January-12-2023-ARPA-update-and-reallocation

September 2023

As I discussed last week, at our Budget Meeting, the City Manager discussed re-re-allocating this $1.2MM of ARPA money in order to fill expected shortfalls in the budget. But despite this, the Mayor said that he still hoped to keep $400,000 for a ferry next year.

The process…

I  have always objected to the entire process.

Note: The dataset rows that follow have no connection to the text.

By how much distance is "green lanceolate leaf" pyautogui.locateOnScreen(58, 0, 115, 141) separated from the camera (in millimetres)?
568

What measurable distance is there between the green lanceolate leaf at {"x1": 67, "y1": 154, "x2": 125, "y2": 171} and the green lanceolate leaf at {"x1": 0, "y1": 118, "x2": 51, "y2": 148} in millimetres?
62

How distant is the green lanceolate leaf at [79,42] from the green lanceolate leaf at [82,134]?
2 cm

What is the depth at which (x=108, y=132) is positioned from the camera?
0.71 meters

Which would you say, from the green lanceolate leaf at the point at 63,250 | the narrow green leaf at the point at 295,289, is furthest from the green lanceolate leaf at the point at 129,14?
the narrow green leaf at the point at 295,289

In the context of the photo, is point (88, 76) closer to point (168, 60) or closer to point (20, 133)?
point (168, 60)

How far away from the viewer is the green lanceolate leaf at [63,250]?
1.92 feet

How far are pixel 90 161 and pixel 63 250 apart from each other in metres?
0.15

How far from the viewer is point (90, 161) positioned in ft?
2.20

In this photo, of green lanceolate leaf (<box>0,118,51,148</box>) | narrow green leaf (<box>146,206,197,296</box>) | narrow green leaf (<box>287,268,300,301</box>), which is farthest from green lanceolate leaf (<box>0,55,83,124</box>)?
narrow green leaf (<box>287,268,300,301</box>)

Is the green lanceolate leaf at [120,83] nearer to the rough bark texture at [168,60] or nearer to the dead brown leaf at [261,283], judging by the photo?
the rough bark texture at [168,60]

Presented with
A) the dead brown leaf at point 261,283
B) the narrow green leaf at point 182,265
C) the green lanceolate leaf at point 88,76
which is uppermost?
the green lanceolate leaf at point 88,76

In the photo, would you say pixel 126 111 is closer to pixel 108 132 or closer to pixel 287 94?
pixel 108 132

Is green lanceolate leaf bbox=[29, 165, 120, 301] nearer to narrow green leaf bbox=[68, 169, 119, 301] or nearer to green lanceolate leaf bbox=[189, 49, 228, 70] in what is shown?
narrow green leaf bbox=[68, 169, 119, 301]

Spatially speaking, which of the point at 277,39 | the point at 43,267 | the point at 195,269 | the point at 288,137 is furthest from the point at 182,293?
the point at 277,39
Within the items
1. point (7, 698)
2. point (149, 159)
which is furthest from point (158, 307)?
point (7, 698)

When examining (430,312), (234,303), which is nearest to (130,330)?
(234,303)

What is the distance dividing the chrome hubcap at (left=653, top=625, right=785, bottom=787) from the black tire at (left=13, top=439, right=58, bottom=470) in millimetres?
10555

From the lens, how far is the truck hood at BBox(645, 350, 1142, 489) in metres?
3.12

  • Use of one-time money for ongoing expenses. One-time money is money that is unpredictable. It’s the opposite of structural revenue. Permit revenue is one-time money. Property taxes are the opposite; you know it’s coming every month–like a paycheck. ARPA money was the ultimate one-time money, which is why I referred to it as Christmas in July. The rule of thumb for budgeting is: never use one-time money to pay for ongoing expenses. An ongoing expense is a salary.  That’s why police officers are generally funded with property taxes and not permit revenue. But we used $1.75MM to fund police officer salaries with ARPA money. Which is fine for those two years. OK, now how do we keep paying them?
  • Unnecessary haste. We allocated money for programs we literally could not spend money on at the time, because there was no infrastructure in place to do so. Take a look at the money that is up for re-allocation, there’s a whole lot of ’emergency’ stuff in there. By ‘allocating’ it all in one night, we got a chance to look like we were doing a whole bunch of very noble stuff with great urgency.
  • Lack of discipline. If that September 2021 vote had been realistic, the money would have been spent and there would be no money left to play with. That’s what a budget means. If we had wanted the ability to change direction so many times, we should not have voted to spend it all in one night. In reality, we simply gave full discretion to the City Manager to spend (or not spend) bits and then repeatedly come back to the City Council to re-allocate the unspent parts. And that is exactly what has happened over and over. The net effect being to use a great deal of the money simply to plug budget holes in an ad hoc manner.

My colleagues obviously disagree. They believe this is simply being ‘flexible’.